Tirolo – “Il governo non può tacere sulla morte di Mirco, il lupo radiocollarato ucciso per volontà delle autorità austriache e per mano dei cacciatori locali. Abbiamo atteso una reazione da parte dell’Esecutivo. Ora chiediamo al Ministro degli Affari Esteri e al Ministro dell’Ambiente di compiere passi ufficiali e formali nei confronti dell’Austria”. Lo dichiara l’Ente Nazionale Protezione Animali dopo l’uccisione di Mirco, il giovane lupo radiocollarato avvenuta lo scorso 21 giugno nel distretto di Schwaz, in Tirolo, a seguito degli avvistamenti di alcuni esemplari nei pressi di centri abitati.
“L’ottusa e indiscriminata violenza dei fucili non ha soltanto stroncato del tutto ingiustificatamente la vita di un giovane lupo in dispersione”, prosegue Enpa. “Ha arrecato un gravissimo danno a un importante progetto scientifico e rappresenta anche un’offesa al nostro Paese”.
Mirco era infatti uno dei lupi monitorati nell’ambito di un progetto scientifico coordinato dal Parco Nazionale delle Dolomiti Bellunesi, dal Dipartimento di Medicina Veterinaria dell’Università di Sassari e dall’Amministrazione provinciale di Belluno, impegnati nello studio del comportamento della specie attraverso radiocollari.
“La sua uccisione rappresenta un atto di gravità inaudita contro la biodiversità. Rivela come, troppo spesso, gli abbattimenti dei grandi carnivori seguano logiche esclusivamente politiche, lasciando all’angolo la scienza. Dimostra tutta la fallacia di questo modello di ‘gestione’, nel quale si spara a un lupo qualunque, scelto probabilmente a caso, al primo animale che entra nel mirino”.

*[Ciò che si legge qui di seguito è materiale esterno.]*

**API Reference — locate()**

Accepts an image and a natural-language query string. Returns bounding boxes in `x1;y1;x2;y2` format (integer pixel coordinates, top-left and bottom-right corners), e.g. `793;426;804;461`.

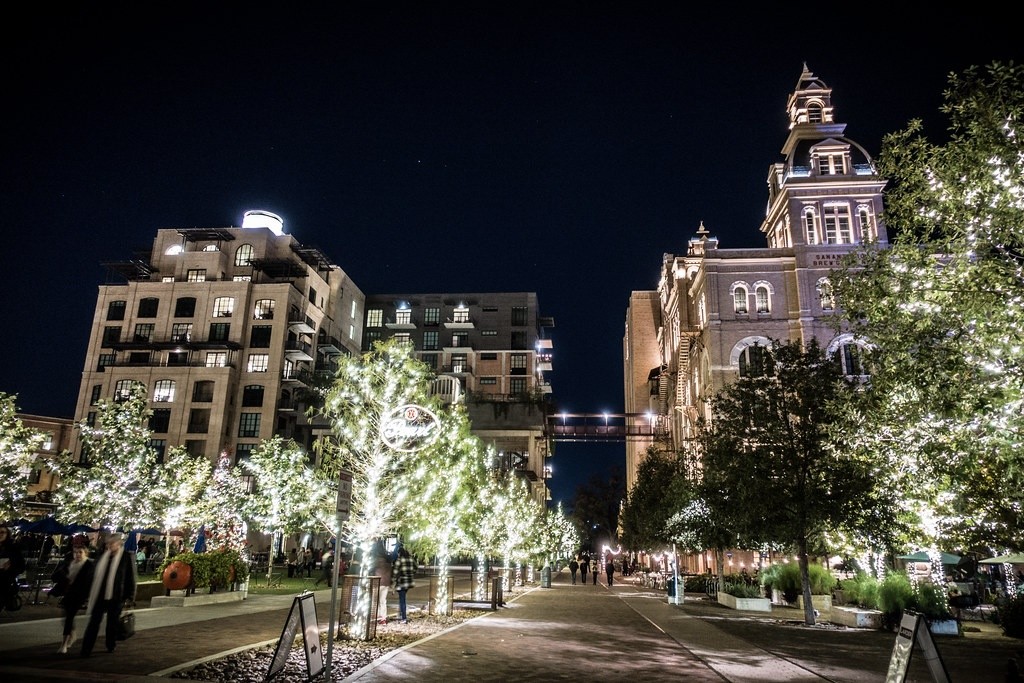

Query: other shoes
80;651;90;657
57;640;71;653
108;647;114;651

Secondo i dati del monitoraggio, infatti, Mirco nei giorni degli avvistamenti si trovava in Italia e, una volta entrato in territorio austriaco, aveva continuato a muoversi esclusivamente in alta montagna, mantenendosi sempre lontano dagli insediamenti umani.
Per Enpa, l’uccisione rischia anche di compromettere un progetto di ricerca fondamentale per comprendere gli spostamenti, l’utilizzo dell’habitat e il comportamento dei lupi, conoscenze indispensabili anche per sviluppare efficaci modelli di convivenza tra uomo e grandi carnivori.
“L’indifferenza con cui le autorità austriache hanno deciso di uccidere un lupo perfettamente riconoscibile, perché dotato di radiocollare e del cui arrivo erano state preventivamente informate dagli stessi ricercatori italiani, rappresenta un’offesa agli istituti scientifici coinvolti nel progetto, oggi gravemente compromesso dall’uccisione di uno dei tre lupi monitorati, e all’Italia stessa”.
Per questo Enpa chiede al Ministro degli Affari Esteri di intervenire con urgenza presso le autorità austriache per chiedere conto di quanto accaduto. “L’Italia faccia rispettare il proprio lavoro scientifico, le proprie istituzioni e il proprio patrimonio naturale. Su una vicenda così grave non può esserci silenzio”.